** START MATERIAL FOR THIS TASK **

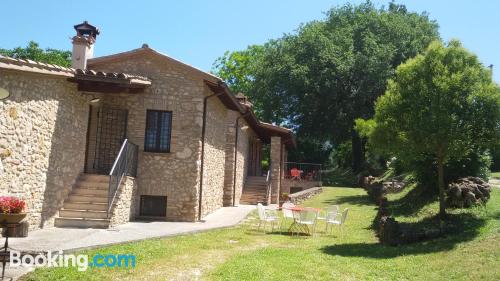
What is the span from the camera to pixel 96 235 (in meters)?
9.84

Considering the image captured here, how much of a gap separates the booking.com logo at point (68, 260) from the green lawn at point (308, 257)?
0.83 feet

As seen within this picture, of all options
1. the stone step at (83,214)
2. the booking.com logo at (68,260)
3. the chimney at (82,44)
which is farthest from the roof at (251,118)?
the booking.com logo at (68,260)

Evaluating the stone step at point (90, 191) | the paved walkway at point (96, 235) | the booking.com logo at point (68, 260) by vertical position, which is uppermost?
the stone step at point (90, 191)

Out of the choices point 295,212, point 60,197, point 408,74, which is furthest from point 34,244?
point 408,74

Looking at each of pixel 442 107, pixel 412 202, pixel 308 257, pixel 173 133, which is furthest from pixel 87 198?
pixel 412 202

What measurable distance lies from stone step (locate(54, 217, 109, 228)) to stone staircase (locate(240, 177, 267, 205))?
1091cm

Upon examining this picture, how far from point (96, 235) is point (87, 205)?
190cm

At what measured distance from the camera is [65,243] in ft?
28.4

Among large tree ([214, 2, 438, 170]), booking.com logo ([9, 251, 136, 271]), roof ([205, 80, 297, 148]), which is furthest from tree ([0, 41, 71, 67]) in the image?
booking.com logo ([9, 251, 136, 271])

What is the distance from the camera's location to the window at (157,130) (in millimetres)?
13680

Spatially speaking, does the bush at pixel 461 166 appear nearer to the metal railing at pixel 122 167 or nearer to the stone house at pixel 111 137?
the stone house at pixel 111 137

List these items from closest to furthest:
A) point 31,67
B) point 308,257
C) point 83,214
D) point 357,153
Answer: point 308,257 → point 31,67 → point 83,214 → point 357,153

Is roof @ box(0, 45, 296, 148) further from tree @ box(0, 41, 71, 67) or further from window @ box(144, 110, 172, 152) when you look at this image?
tree @ box(0, 41, 71, 67)

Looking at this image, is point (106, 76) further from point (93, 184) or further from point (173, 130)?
point (93, 184)
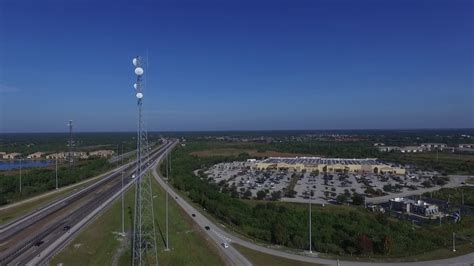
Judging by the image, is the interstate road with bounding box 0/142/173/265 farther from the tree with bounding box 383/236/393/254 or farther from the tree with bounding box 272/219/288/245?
the tree with bounding box 383/236/393/254

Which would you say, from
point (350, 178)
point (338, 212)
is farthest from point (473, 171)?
point (338, 212)

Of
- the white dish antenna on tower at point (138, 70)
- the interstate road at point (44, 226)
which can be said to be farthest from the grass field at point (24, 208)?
the white dish antenna on tower at point (138, 70)

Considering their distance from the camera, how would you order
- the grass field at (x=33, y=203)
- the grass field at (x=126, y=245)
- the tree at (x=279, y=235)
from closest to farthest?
the grass field at (x=126, y=245), the tree at (x=279, y=235), the grass field at (x=33, y=203)

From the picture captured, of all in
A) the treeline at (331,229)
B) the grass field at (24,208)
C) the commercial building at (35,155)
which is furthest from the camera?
the commercial building at (35,155)

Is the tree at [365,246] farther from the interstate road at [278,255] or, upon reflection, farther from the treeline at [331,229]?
the interstate road at [278,255]

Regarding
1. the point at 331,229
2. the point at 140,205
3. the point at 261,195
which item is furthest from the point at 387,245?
the point at 261,195

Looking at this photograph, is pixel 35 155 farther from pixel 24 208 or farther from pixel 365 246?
pixel 365 246
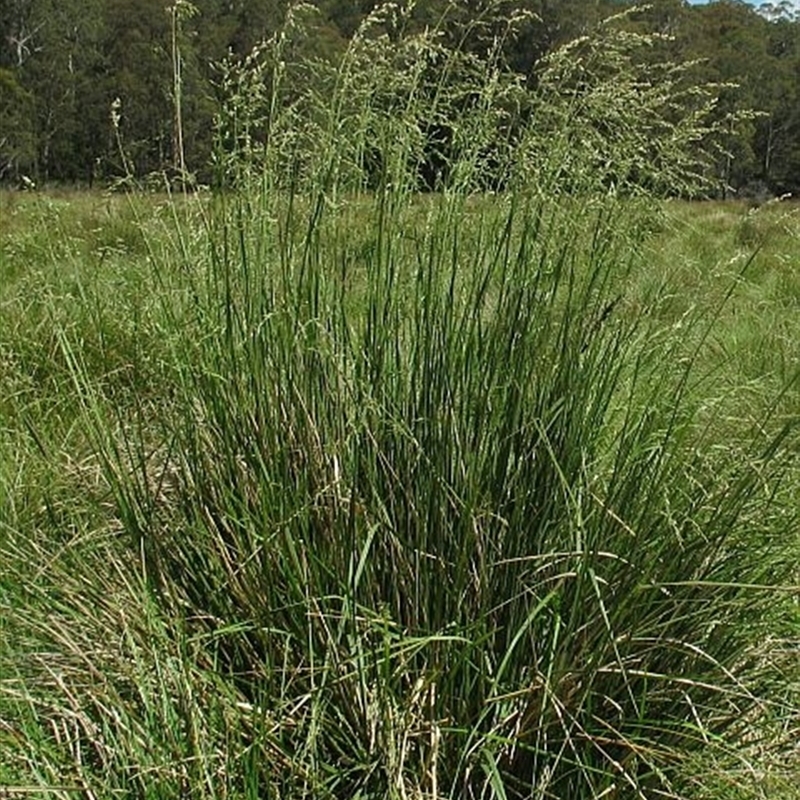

** END MATERIAL FOR THIS TASK **

TO BE DONE
Format the part of the items that opens with the line containing "Looking at this photograph, is" and continues through the end of the items as a Markdown table with the columns Row and Line. Leave out blank lines and any pictures.

EXERCISE SOLUTION
| Row | Line |
|---|---|
| 1 | Looking at this photograph, is pixel 35 155 farther from pixel 24 208 or farther from pixel 365 246? |
| 2 | pixel 365 246 |